Two hours after Judy Lysy’s talk, my throat still carries its impact, an ache weighted with gratitude for this 84-year-old great-grandmother’s bravery. Ms. Lysy’s physical presence in Locke Library’s program room testified to a beautiful fighting spirit before she even said a word.

Before the testimony started, I looked up some biographical facts in the booklet “Culture of Memory” published for the 32nd Annual Holocaust Education Week: “Judy Lysy was born in Kosice, Czechoslovakia, in 1928. She lived with her parents, sister and grandmother. In March 1944, Judy and her family were deported to Auschwitz-Birkenau and from there to various slave labour camps. She was liberated in May 1945, by the US army. She immigrated to Canada, in 1952, with her husband and daughter” (page 32).

I was glad for the informative booklet, but nothing can compare to listening to a survivor tell her story in person. When Judy occasionally leaned on her cane or wiped her eyes with a tissue, these simple gestures found a way into my heart-memory that letters on a page cannot easily reach.

I heard the pain in her voice when she remembered that not a single one of her Christian neighbours made an attempt to protest or even look out of their windows when Judy’s family was being marched to the ghetto. And the spoken narrative provided more images that made history shockingly real:

The feathered cap of the gendarme who came to take the family to the ghetto. Judy’s grandmother praying in the cattle car for God to intervene. The brutal shearing of Judy’s ribbon-tied pigtails after she arrived at Auschwitz.

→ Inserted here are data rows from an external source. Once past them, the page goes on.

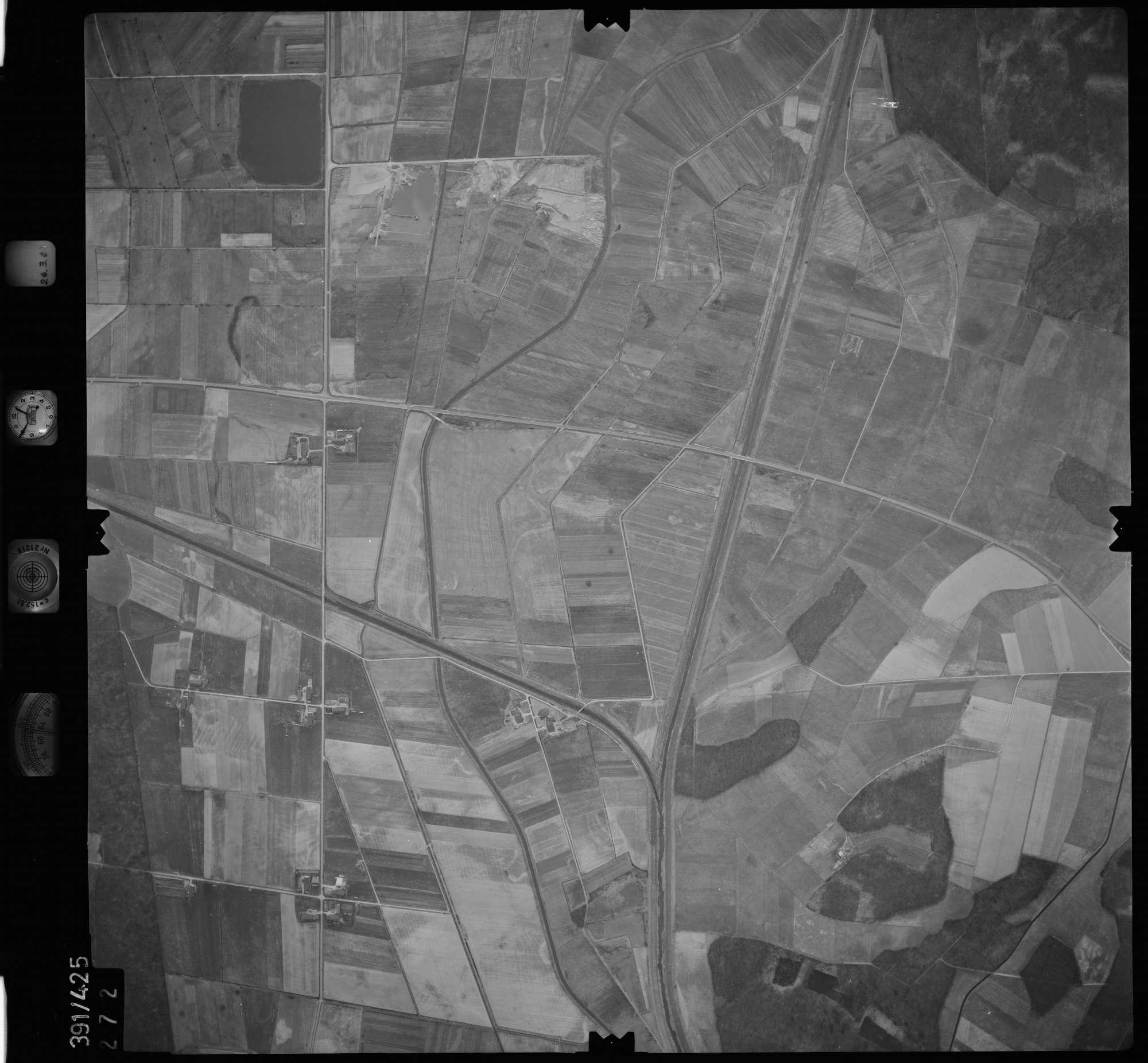 Luftbild: Film 19 Bildnr. 272, Bild 1
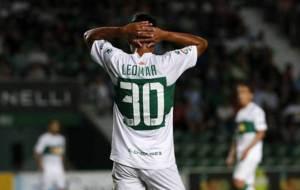Leomar se lamenta durante la derrota de su equipo contra el Levante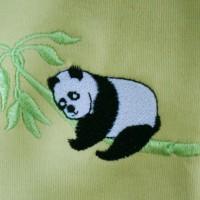 """Zoom broderie """"Panda de Chine"""""""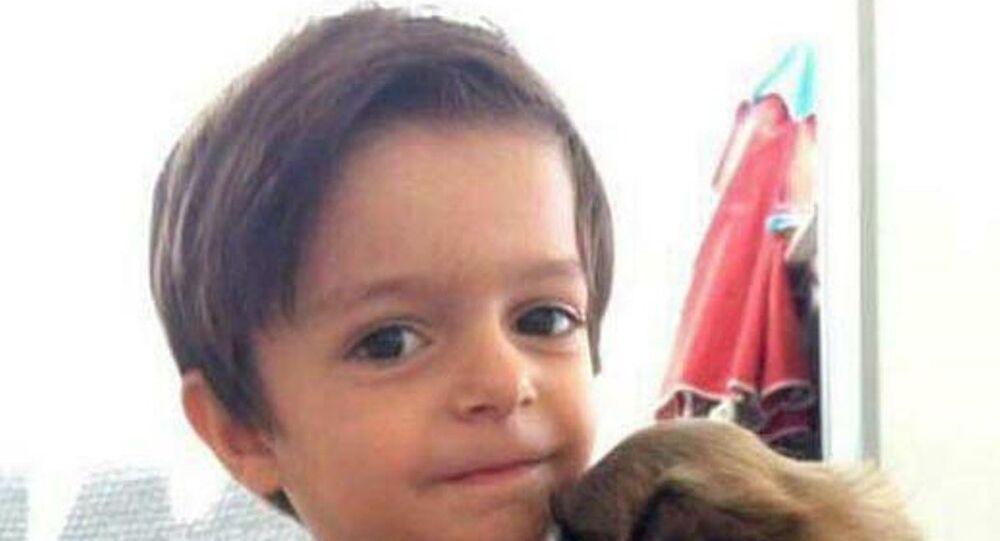 İzmir'de okul servisinde unutulmasının ardından yaşamını yitiren 3 yaşındaki Alperen Sakin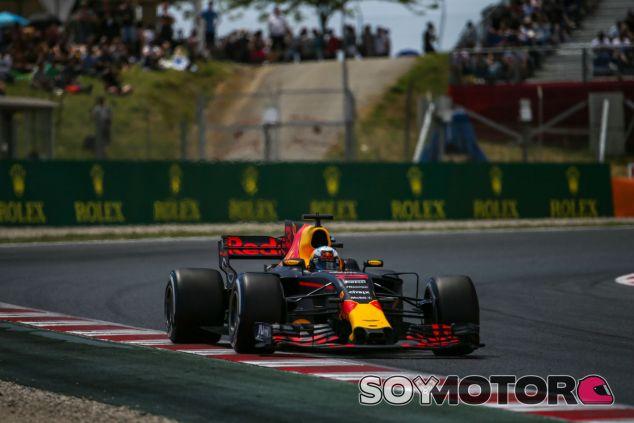 Ricciardo durante la carrera en el GP de España 2017 - SoyMotor.com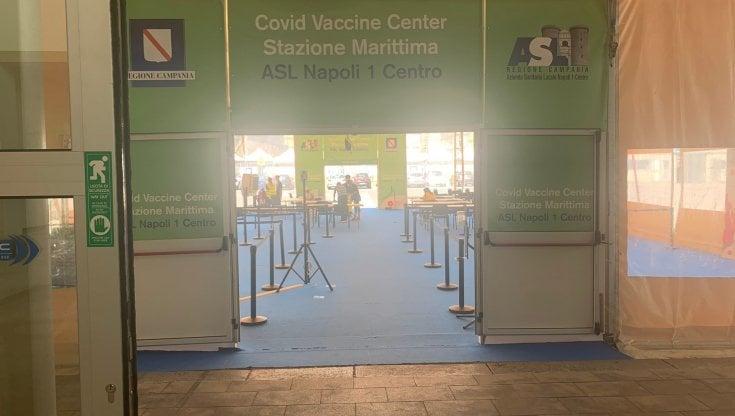 vaccini,-dalle-mucche-alla-marijuana,-dalle-visite-al-castello-di-dracula-all'universita-gratis:-cosa-non-si-offrirebbe-per-un-immunizzato-in-piu
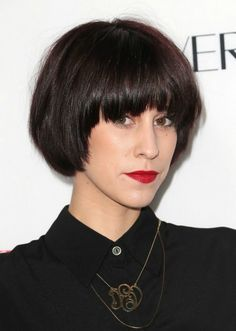 A BEAUTIFUL LITTLE LIFE: New Year, New 'Do! THE BOWL CUT IS BACK! THE PAGEBOY! THE WEDGE!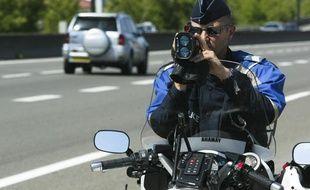 Un policier contrôle la vitesse des véhicules à Lyon en 2011.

The German guard eating his lunch of bread and meat with 45 inmates watching him intently, waiting for him to drop a piece of rind.

I’ll never forget Judy’s description of a tank smashing through the fence of the last of five concentration camps that she and her sister and mother endured: “An African-American man looked out from the tank and said, ‘We are the Army of the United States of America!'” Until that point in the talk, her voice had been steady, but it broke when she started to say the first part of the name of my home country. She cried through the pauses she made between “the United . . . States . . . of . . . America,” and the release of powerful emotions in a November 2012 talk seemed to mirror the beginning of release from horror in May 1945.

I’ve never felt prouder to be an American than when Judy Lysy made me see and feel the meaning of liberation. (Barack Obama’s election wins have created a similar pride). I felt the traumatized survivor’s cautious relief, her gratitude for the way the Americans provided baths and “pablo” (baby food) for the survivors, one of the few foods their stomachs could tolerate after long periods of starvation.

I was very proud of Canada, too, when Judy spoke of how its acceptance of immigrants and refugees from all over the world actually restored her faith in God: “I love Canada! Living here with people of every colour and religion, I felt free to be me. And my children could go to any school they wanted.”

She leaned forward to address the two classes of grade sevens in attendance and said, “I want to give you some advice. When you grow up, vote for a government that protects minorities. I’m eighty-four years old and I know without a doubt that we all have hearts. We all have souls.”

Today I’m thankful for Judy Lysy and her willingness to share her heart, soul, and exquisite wisdom. Thanks to her generosity, I take her story with me into the world.

2 replies on “Judy Lysy’s Holocaust Survivior Testimony at Locke Library”

Thank you for sharing this story. Every time we hear, read or watch a story related to Holocaust there is an overwhelming feeling of helplessness and heartache for people who suffered this terrible horror.

Thank you so much for reading and commenting. The sadness at such brutality is overwhelming, but the resilience of survivors sends a message that fights despair, I believe, for they show that hatred didn’t win.